# Activity:
The records that follow are to be transcribed in full, without their images.

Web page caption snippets
"""

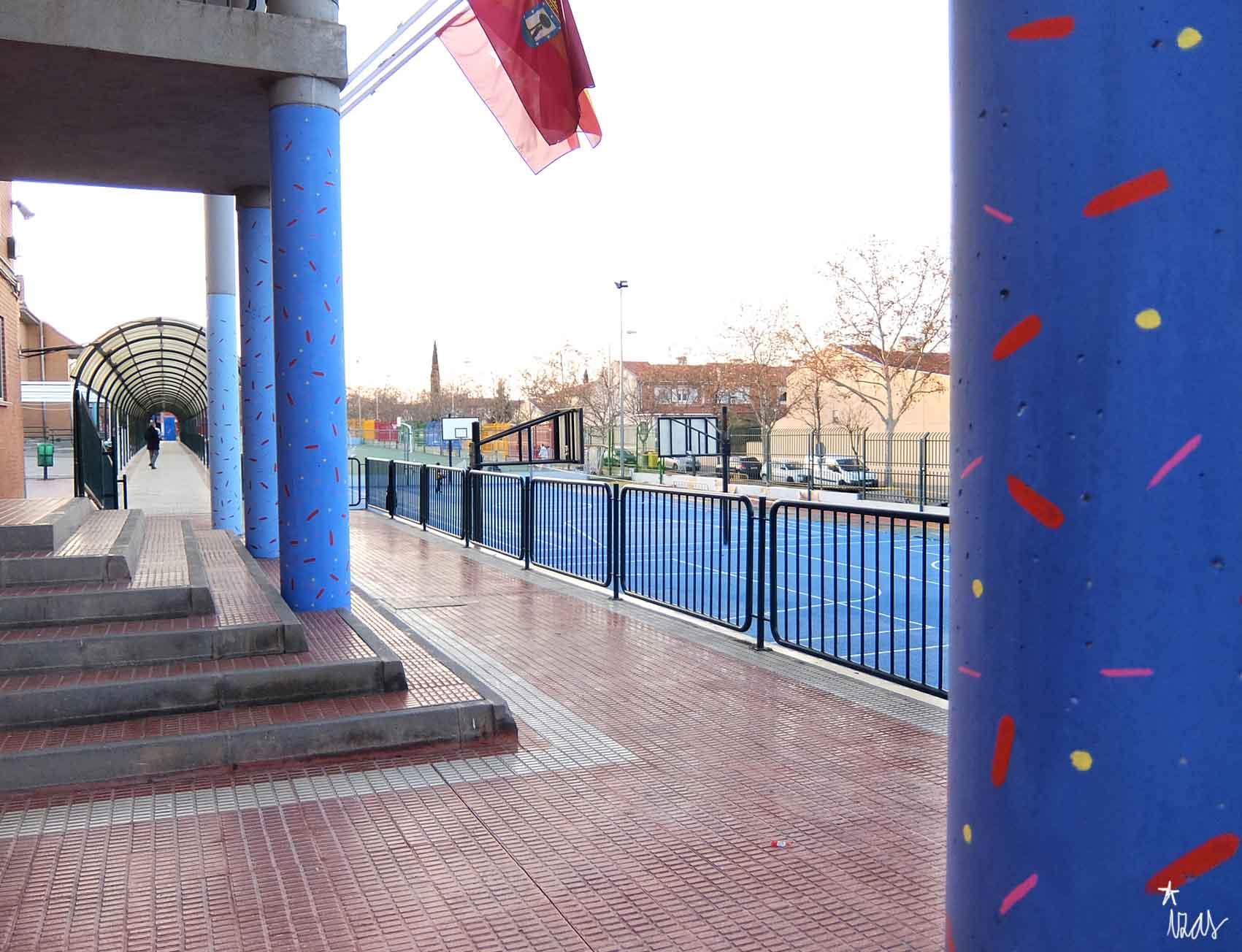 mural izas rosa luxemburgo columnas 1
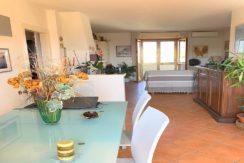 Vendita appartamento ristrutturato a Orbetello Scalo, garage e 2 posti auto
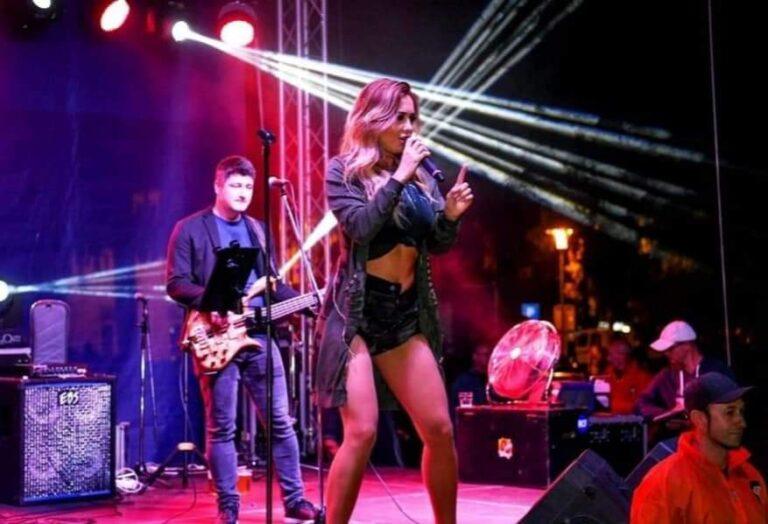Lidija Bačić jedna je od onih pjevačica koja će uvijek, ali baš uvijek, izazvati pažnju. Što zbog svoga stasa, kojemu će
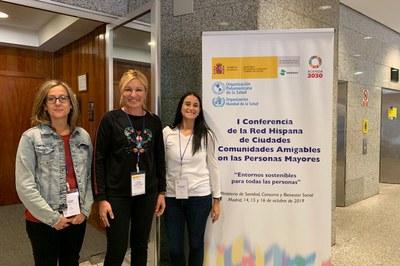 L'alcaldessa i les dues regidors assistents (foto: Ajuntament de Rubí).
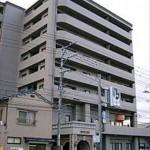 サンシティ戸坂千足  外観。9階建ての8階部分です。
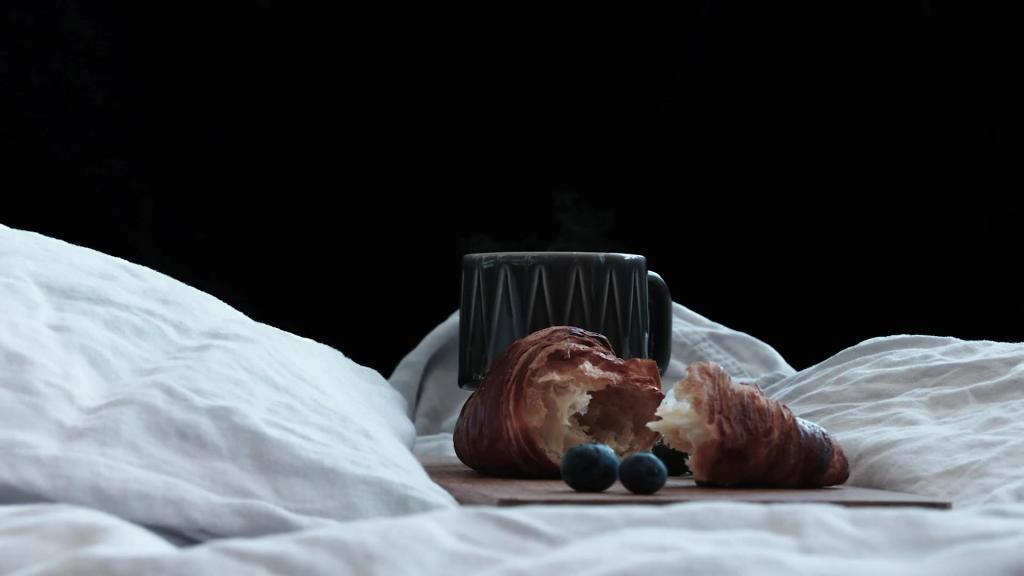 Coffee & More - Breakfast in bed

"""

# Written response:
 mural izas rosa luxemburgo columnas 1
 Vendita appartamento ristrutturato a Orbetello Scalo, garage e 2 posti auto
Lidija Bačić jedna je od onih pjevačica koja će uvijek, ali baš uvijek, izazvati pažnju. Što zbog svoga stasa, kojemu će
 L'alcaldessa i les dues regidors assistents (foto: Ajuntament de Rubí).
 サンシティ戸坂千足  外観。9階建ての8階部分です。
 Coffee & More - Breakfast in bed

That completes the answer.